Le Président de la République n’est pas responsable des actes accomplis dans le cadre de l’exercice de ses fonctions.

 Article  111

Le Gouvernement veille à la mise en œuvre de la politique générale de l'Etat, conformément aux orientations et aux options définies par le Président de la République.                                                        

Article  112

Le Gouvernement est responsable de sa gestion devant le Président de la République.                                                        

Article  113

Le Chef du Gouvernement dirige et coordonne l'action du Gouvernement, et dispose de l’administration. Il supplée, le cas échéant, le Président de la République dans la Présidence du Conseil des ministres ou dans tout autre conseil                                             

Article  114

Les membres du Gouvernement ont accès à l'Assemblée des représentants du peuple et au Conseil national des régions et des districts, dans le cadre de la séance plénière ou des commissions.
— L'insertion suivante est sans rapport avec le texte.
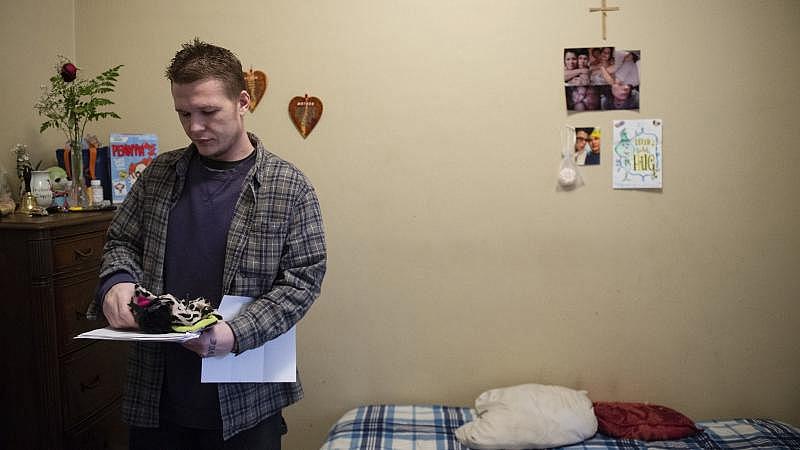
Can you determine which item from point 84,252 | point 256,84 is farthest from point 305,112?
point 84,252

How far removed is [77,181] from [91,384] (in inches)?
29.0

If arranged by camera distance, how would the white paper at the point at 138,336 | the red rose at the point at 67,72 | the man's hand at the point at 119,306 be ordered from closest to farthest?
the white paper at the point at 138,336 < the man's hand at the point at 119,306 < the red rose at the point at 67,72

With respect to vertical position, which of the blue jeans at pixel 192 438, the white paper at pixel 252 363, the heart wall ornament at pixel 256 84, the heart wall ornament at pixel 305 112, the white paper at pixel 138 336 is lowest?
the blue jeans at pixel 192 438

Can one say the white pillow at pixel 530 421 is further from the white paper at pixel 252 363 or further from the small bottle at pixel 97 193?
the small bottle at pixel 97 193

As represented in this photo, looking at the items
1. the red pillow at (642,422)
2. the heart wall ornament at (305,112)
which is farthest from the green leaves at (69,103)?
the red pillow at (642,422)

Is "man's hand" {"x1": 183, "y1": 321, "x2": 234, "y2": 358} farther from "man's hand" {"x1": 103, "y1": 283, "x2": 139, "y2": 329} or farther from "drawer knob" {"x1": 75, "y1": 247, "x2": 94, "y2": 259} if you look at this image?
"drawer knob" {"x1": 75, "y1": 247, "x2": 94, "y2": 259}

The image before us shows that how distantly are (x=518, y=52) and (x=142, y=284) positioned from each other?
1.70 metres

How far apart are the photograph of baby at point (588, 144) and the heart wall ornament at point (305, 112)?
3.43 feet

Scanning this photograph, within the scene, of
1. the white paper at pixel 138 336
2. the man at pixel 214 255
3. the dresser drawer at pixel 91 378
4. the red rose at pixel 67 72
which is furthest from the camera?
the red rose at pixel 67 72

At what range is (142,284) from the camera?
160 cm

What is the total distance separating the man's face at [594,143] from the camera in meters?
2.62

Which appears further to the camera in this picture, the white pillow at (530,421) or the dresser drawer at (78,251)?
the white pillow at (530,421)

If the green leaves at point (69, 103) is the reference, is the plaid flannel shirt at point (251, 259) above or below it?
below

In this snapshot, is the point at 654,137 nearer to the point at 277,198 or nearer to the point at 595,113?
the point at 595,113
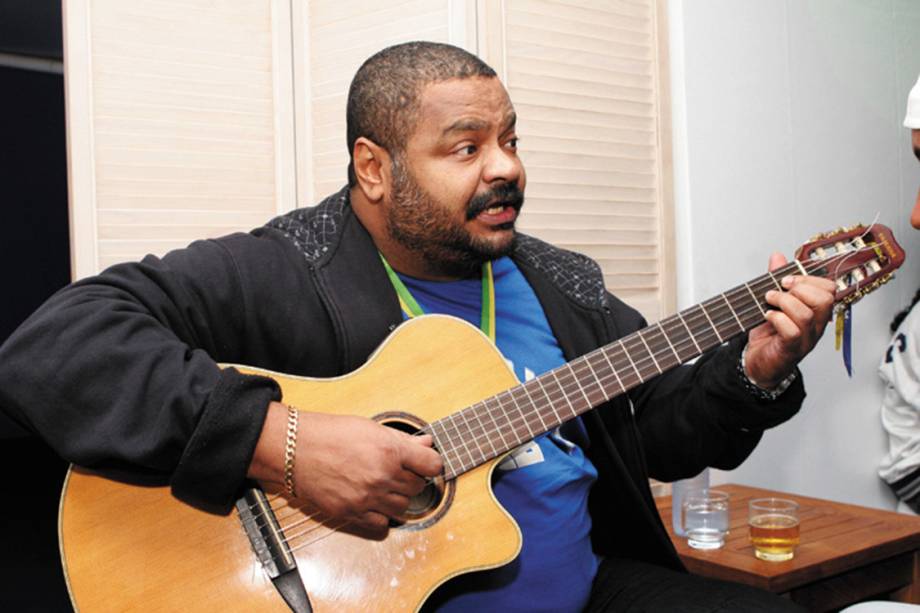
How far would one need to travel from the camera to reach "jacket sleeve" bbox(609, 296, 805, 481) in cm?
142

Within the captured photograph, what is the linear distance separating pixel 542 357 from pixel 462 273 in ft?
0.71

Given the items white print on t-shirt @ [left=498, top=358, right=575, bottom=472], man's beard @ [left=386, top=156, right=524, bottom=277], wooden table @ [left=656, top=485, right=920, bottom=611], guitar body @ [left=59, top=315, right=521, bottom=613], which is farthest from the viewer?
wooden table @ [left=656, top=485, right=920, bottom=611]

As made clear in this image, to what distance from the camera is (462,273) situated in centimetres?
160

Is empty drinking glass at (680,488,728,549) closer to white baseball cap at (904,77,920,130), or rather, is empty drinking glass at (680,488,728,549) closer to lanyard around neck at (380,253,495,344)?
lanyard around neck at (380,253,495,344)

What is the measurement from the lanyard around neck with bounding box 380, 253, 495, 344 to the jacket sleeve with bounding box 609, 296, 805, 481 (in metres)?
0.26

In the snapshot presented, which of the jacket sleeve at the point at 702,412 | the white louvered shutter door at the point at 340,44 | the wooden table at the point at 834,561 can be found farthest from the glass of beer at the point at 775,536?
the white louvered shutter door at the point at 340,44

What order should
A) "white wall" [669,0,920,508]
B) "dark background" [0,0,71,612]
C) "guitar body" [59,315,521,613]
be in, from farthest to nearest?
"dark background" [0,0,71,612], "white wall" [669,0,920,508], "guitar body" [59,315,521,613]

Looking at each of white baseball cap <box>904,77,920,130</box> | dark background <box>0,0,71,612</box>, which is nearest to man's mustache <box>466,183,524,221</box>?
white baseball cap <box>904,77,920,130</box>

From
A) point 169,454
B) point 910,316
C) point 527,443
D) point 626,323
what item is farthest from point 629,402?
point 910,316

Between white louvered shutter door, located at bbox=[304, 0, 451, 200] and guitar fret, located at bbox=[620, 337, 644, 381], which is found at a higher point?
white louvered shutter door, located at bbox=[304, 0, 451, 200]

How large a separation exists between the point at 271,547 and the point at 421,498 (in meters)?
0.24

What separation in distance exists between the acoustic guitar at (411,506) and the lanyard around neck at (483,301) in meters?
0.15

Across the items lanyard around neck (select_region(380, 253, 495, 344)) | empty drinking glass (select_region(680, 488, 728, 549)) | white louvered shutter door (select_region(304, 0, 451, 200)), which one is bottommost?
empty drinking glass (select_region(680, 488, 728, 549))

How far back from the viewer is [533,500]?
1.41 metres
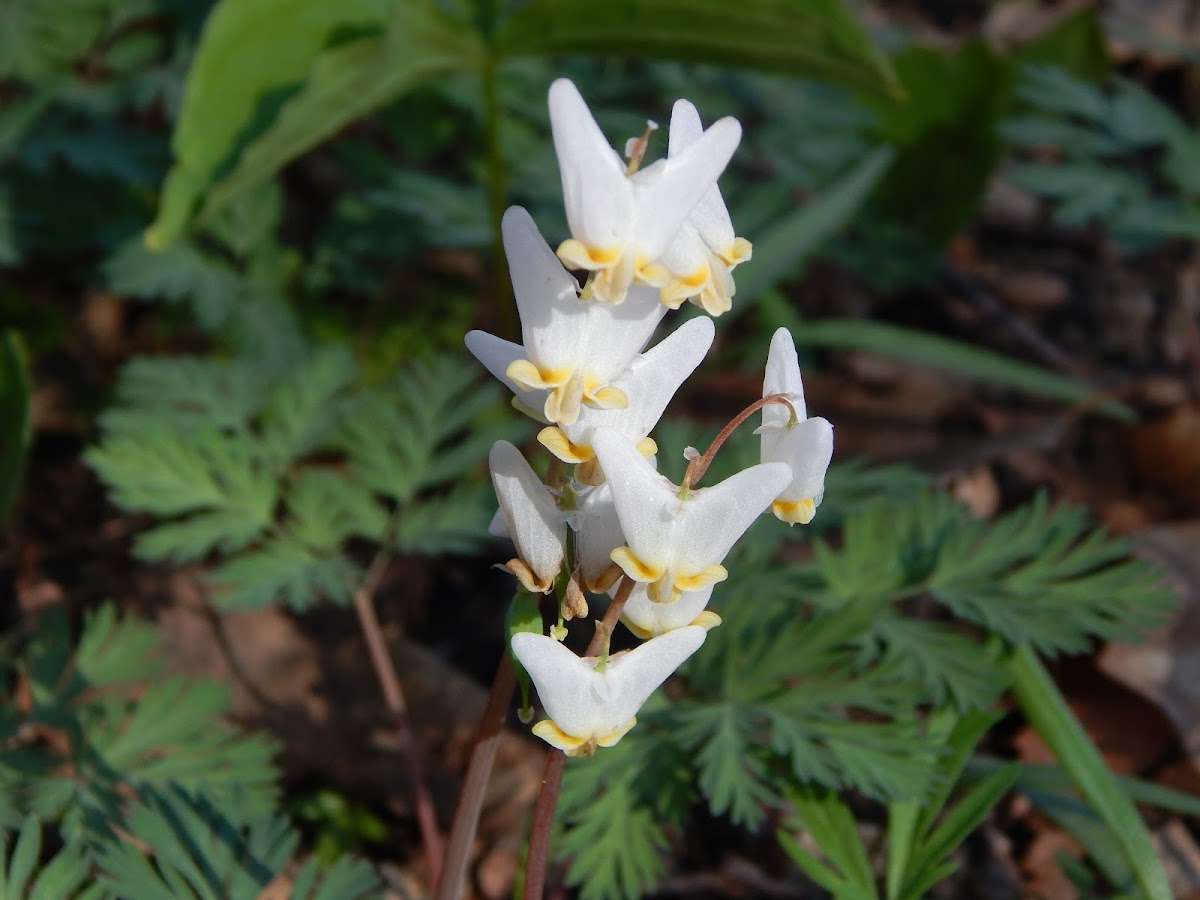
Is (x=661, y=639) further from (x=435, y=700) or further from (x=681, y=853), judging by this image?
(x=435, y=700)

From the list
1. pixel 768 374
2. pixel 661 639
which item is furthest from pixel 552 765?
pixel 768 374

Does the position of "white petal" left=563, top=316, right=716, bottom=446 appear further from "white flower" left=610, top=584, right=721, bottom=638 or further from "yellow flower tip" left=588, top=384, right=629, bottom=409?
"white flower" left=610, top=584, right=721, bottom=638

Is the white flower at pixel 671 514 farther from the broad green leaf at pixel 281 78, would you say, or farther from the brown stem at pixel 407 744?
the broad green leaf at pixel 281 78

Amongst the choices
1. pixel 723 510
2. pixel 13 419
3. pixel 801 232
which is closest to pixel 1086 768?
pixel 723 510

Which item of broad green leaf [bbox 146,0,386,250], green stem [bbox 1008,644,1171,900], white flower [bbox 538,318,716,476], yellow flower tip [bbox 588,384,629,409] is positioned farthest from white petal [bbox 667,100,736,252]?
broad green leaf [bbox 146,0,386,250]

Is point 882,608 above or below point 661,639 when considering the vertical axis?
below

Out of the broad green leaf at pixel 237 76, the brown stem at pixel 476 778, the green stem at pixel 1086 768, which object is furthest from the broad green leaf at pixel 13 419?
the green stem at pixel 1086 768
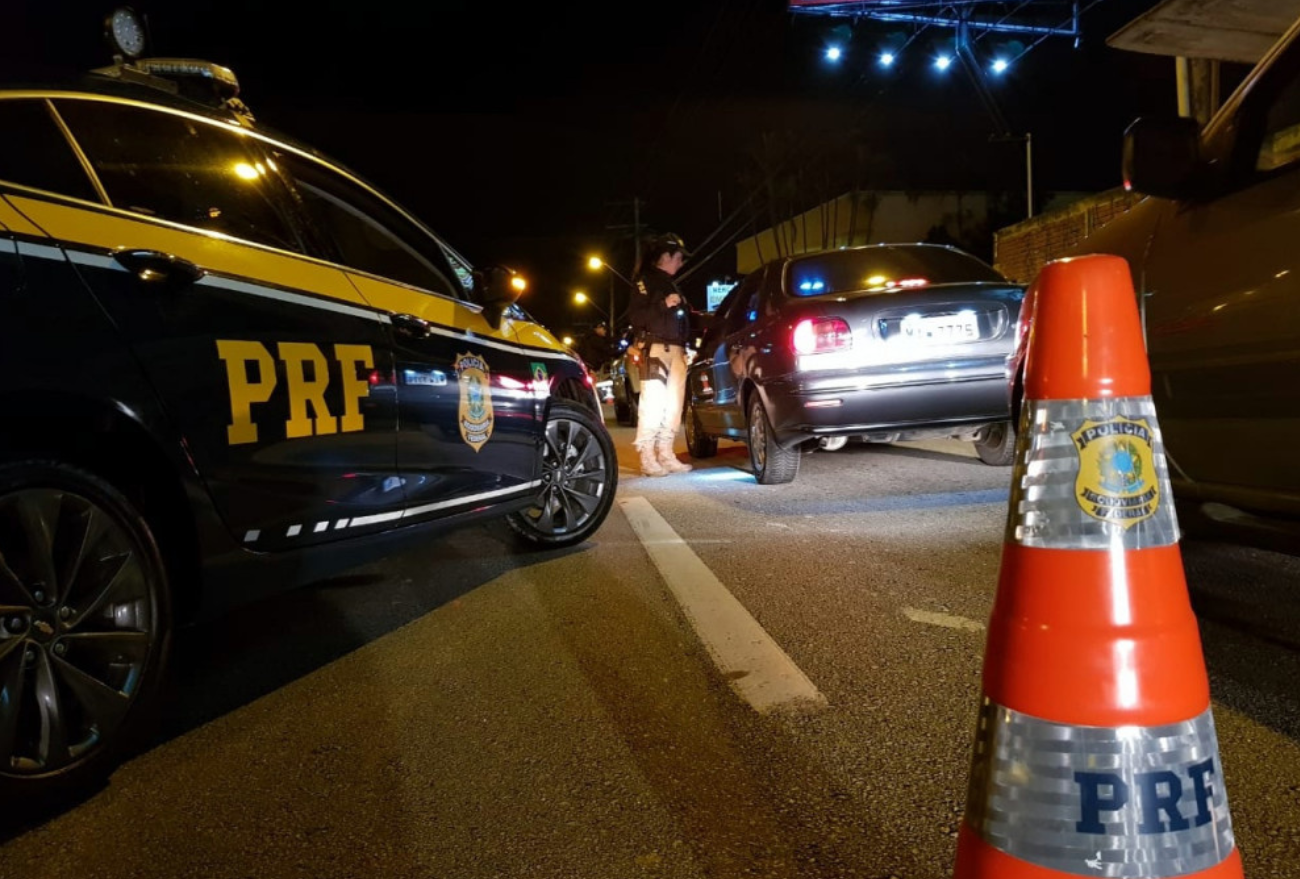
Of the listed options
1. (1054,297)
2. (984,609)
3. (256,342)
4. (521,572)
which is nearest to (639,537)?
(521,572)

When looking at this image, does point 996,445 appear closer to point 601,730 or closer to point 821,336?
point 821,336

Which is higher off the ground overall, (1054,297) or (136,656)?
(1054,297)

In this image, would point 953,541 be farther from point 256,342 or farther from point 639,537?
point 256,342

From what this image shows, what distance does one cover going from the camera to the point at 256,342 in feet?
8.50

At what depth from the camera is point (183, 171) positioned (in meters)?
2.79

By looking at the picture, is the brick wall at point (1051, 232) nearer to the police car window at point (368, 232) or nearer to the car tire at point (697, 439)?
the car tire at point (697, 439)

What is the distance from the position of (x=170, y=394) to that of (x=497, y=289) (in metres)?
1.99

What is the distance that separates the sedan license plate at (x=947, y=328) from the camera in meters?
5.39

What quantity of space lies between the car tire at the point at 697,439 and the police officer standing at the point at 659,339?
3.70 ft

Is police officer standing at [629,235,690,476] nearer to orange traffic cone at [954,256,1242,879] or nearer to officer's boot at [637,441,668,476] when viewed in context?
officer's boot at [637,441,668,476]

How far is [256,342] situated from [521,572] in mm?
2126

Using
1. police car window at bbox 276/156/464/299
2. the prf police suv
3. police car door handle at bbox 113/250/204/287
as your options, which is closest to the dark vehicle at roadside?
the prf police suv

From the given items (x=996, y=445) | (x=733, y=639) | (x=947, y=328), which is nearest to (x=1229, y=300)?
(x=733, y=639)

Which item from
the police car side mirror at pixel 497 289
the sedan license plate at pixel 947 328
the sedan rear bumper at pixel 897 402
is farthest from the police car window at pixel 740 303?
the police car side mirror at pixel 497 289
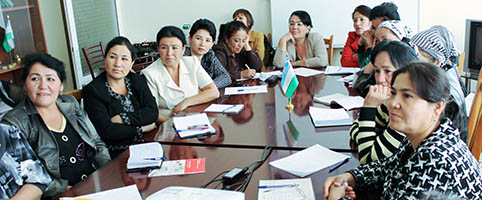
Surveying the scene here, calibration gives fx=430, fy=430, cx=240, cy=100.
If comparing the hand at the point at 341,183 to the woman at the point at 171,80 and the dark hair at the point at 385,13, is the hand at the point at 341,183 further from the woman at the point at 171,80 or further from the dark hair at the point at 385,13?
the dark hair at the point at 385,13

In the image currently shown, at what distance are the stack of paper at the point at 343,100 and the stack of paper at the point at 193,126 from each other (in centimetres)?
75

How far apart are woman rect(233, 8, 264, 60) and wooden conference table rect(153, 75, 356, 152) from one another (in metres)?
1.97

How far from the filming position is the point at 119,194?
1.51 meters

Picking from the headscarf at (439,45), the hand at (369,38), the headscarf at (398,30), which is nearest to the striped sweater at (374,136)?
the headscarf at (439,45)

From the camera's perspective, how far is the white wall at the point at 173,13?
5.33 meters

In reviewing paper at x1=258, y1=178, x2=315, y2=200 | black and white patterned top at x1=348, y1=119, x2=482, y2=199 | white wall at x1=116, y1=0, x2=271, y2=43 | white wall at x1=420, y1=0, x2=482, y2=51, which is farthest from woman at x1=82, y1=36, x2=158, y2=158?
white wall at x1=420, y1=0, x2=482, y2=51

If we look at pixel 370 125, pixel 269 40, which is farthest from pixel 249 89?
pixel 269 40

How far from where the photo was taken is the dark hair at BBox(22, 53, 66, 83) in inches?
76.8

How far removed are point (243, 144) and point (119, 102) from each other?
2.80 ft

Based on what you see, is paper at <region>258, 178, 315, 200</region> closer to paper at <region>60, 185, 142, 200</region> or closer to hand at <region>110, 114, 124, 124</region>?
paper at <region>60, 185, 142, 200</region>

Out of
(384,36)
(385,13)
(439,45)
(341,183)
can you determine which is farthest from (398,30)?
(341,183)

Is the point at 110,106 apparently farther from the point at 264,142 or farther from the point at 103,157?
the point at 264,142

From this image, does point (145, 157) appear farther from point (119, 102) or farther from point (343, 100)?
point (343, 100)

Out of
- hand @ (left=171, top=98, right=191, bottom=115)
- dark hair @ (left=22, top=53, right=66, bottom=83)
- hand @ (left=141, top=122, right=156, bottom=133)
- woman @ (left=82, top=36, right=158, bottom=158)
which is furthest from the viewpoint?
hand @ (left=171, top=98, right=191, bottom=115)
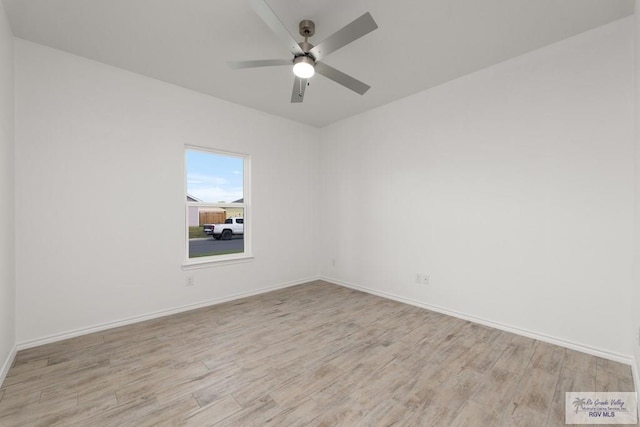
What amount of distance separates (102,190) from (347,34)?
9.42 ft

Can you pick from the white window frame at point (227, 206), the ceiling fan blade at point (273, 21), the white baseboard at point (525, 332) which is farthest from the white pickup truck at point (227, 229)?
the ceiling fan blade at point (273, 21)

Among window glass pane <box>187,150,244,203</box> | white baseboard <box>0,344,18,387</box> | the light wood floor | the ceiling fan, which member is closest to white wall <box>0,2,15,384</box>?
white baseboard <box>0,344,18,387</box>

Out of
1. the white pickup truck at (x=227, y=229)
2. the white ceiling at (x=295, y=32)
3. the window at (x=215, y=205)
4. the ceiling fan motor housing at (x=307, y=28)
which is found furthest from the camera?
the white pickup truck at (x=227, y=229)

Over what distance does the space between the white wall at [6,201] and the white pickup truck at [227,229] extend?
74.1 inches

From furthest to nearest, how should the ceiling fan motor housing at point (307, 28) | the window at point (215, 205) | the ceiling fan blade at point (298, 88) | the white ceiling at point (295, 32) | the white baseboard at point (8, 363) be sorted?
the window at point (215, 205) < the ceiling fan blade at point (298, 88) < the ceiling fan motor housing at point (307, 28) < the white ceiling at point (295, 32) < the white baseboard at point (8, 363)

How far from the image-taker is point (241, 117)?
13.3 ft

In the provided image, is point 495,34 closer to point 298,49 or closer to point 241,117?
point 298,49

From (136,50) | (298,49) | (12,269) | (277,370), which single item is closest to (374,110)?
(298,49)

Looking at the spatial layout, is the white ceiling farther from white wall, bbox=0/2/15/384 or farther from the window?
the window

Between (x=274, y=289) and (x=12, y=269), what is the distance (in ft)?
9.48

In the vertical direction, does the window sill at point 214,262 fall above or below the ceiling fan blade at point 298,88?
below

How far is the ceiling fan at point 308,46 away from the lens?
5.73ft

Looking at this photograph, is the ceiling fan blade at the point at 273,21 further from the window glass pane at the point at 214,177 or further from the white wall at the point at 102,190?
the window glass pane at the point at 214,177

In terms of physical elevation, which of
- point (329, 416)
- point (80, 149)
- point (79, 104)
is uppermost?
point (79, 104)
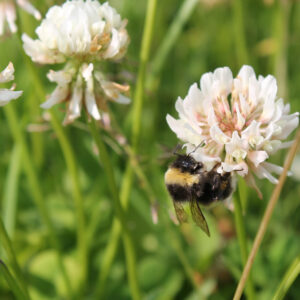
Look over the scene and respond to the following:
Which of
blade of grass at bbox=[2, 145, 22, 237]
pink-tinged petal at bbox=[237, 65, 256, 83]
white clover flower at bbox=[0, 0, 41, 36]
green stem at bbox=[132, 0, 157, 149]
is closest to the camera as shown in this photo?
pink-tinged petal at bbox=[237, 65, 256, 83]

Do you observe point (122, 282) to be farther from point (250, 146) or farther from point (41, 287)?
point (250, 146)

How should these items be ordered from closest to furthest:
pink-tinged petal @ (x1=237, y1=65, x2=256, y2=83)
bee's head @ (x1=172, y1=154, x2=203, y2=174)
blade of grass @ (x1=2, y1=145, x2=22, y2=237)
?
1. pink-tinged petal @ (x1=237, y1=65, x2=256, y2=83)
2. bee's head @ (x1=172, y1=154, x2=203, y2=174)
3. blade of grass @ (x1=2, y1=145, x2=22, y2=237)

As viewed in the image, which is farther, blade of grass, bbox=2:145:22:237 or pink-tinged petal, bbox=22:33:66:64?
blade of grass, bbox=2:145:22:237

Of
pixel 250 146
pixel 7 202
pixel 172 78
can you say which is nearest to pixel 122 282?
pixel 7 202

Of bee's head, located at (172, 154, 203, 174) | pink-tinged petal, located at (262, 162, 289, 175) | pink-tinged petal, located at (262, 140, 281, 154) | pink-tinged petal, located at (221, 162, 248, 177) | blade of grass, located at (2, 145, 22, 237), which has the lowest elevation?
blade of grass, located at (2, 145, 22, 237)

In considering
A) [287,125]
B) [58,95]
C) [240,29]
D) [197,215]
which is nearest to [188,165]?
[197,215]

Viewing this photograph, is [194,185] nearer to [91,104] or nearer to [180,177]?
[180,177]

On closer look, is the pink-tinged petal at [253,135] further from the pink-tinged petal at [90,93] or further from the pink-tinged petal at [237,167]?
the pink-tinged petal at [90,93]

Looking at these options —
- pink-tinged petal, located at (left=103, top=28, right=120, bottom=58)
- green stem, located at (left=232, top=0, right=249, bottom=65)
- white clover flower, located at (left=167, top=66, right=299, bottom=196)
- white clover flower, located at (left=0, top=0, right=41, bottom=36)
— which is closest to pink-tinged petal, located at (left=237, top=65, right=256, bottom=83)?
white clover flower, located at (left=167, top=66, right=299, bottom=196)

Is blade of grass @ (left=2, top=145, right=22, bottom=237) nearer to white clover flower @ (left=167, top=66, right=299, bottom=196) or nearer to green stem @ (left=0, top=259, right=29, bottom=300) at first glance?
green stem @ (left=0, top=259, right=29, bottom=300)
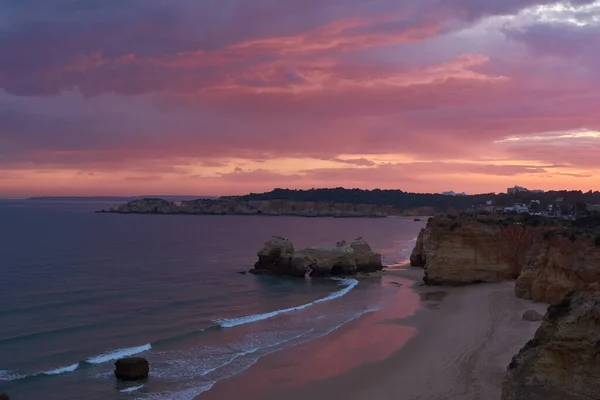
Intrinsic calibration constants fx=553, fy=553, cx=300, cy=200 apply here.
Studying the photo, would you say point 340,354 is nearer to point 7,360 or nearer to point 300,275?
point 7,360

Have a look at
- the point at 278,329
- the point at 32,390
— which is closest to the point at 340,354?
the point at 278,329

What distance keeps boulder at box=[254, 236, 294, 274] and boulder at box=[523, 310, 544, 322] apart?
25735mm

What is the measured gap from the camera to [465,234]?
3616 centimetres

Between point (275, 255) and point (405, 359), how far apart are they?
2862cm

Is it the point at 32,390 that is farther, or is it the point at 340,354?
the point at 340,354

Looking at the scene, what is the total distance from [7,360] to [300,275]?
2760cm

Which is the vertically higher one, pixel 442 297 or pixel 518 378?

Tout membre de l'Assemblée des représentants du peuple ou du Conseil national des régions et des districts, peut adresser aux membres du Gouvernement des questions écrites ou orales.

L’Assemblée des représentants du peuple et le Conseil national des régions et des districts peuvent inviter le Gouvernement ou un membre de celui-ci pour débattre de la politique menée, des résultats obtenus ou de ceux en cours de réalisation                             

Article  115

L’Assemblée des représentants du peuple et le Conseil national des régions et des districts peuvent conjointement s’opposer à la poursuite de l’activité du Gouvernement en déposant une motion de censure à son encontre, s’ils constatent que les actions qu’il entreprend ne sont pas conformes à la politique générale de l'Etat et aux choix fondamentaux prévus par la Constitution.

La motion de censure n'est recevable que si elle est motivée et signée par le tiers des membres de l’Assemblée des représentants du peuple et le tiers des membres du Conseil national des régions et des districts. Le vote ne peut se tenir que quarante-huit heures après son dépôt.

Lorsqu'une motion de censure est adoptée à la majorité des deux tiers des membres des deux assemblées réunies, le Président de la République accepte la démission du Gouvernement présentée par le Chef du Gouvernement.

Article  116

En cas de dépôt d'une deuxième motion de censure contre le Gouvernement pendant la même législature, le Président de la République peut soit accepter la démission du Gouvernement soit dissoudre l’Assemblée des représentants du peuple et le Conseil national des régions et des districts, soit dissoudre l’un d’entre eux.

Le décret relatif à la dissolution doit prévoir la convocation des électeurs pour de nouvelles élections des membres de l’Assemblée des représentants du peuple et des membres du Conseil national des régions et des districts, ou de l’un d’entre eux, dans un délai n’excédant pas trente jours.

En cas de dissolution des deux assemblées ou de l’une d’entre elles, le Président de la République peut prendre des décrets-lois qu’il soumet à la ratification de l’Assemblée des représentants du peuple et du Conseil national des régions et des districts, ou à l’un d’entre eux uniquement, selon les compétences dévolues à chacune des deux assemblées.